**Stated problem**
Recast the data as a Markdown table with the columns "Index" and "Content", starting at the line that contains "In the scene, would" and ending at the end of the data. Omit blank lines.

--- BEGIN Entries shown ---

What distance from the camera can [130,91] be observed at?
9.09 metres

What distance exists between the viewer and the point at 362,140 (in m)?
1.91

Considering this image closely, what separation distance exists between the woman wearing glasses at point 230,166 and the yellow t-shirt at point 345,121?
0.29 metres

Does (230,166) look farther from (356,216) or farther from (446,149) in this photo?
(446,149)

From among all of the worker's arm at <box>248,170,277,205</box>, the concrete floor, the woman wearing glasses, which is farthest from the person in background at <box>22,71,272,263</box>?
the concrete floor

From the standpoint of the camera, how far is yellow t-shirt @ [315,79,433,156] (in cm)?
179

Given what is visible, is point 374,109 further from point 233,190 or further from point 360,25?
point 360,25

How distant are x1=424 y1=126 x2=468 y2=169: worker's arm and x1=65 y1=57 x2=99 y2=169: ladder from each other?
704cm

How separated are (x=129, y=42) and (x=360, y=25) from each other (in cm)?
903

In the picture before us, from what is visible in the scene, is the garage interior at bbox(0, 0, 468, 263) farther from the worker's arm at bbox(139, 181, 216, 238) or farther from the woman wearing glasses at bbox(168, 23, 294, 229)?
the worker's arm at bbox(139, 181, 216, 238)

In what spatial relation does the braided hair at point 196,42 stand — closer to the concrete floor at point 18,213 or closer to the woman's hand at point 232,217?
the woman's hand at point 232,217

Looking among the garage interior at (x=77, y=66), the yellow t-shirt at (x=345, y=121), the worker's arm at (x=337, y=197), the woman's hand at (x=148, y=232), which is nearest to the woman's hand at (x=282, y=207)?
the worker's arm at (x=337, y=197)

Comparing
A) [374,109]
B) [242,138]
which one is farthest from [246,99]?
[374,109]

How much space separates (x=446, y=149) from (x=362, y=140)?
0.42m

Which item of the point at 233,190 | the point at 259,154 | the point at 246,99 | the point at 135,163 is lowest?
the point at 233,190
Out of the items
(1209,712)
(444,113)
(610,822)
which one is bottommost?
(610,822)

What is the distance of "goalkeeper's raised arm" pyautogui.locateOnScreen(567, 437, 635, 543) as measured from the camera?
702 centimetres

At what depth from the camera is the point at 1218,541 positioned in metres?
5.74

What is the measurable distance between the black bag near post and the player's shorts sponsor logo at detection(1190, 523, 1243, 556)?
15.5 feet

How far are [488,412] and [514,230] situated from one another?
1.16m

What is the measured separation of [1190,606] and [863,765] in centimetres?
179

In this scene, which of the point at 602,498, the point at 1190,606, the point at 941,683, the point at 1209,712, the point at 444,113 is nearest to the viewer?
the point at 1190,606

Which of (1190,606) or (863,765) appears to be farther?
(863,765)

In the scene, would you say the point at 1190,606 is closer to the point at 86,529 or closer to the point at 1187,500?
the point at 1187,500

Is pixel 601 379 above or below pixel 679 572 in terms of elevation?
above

--- END Entries shown ---

**Solution**
| Index | Content |
|---|---|
| 1 | In the scene, would you say the point at 1190,606 is closer to the point at 86,529 or closer to the point at 1187,500? |
| 2 | the point at 1187,500 |
| 3 | Is pixel 601 379 above or below pixel 679 572 in terms of elevation? |
| 4 | above |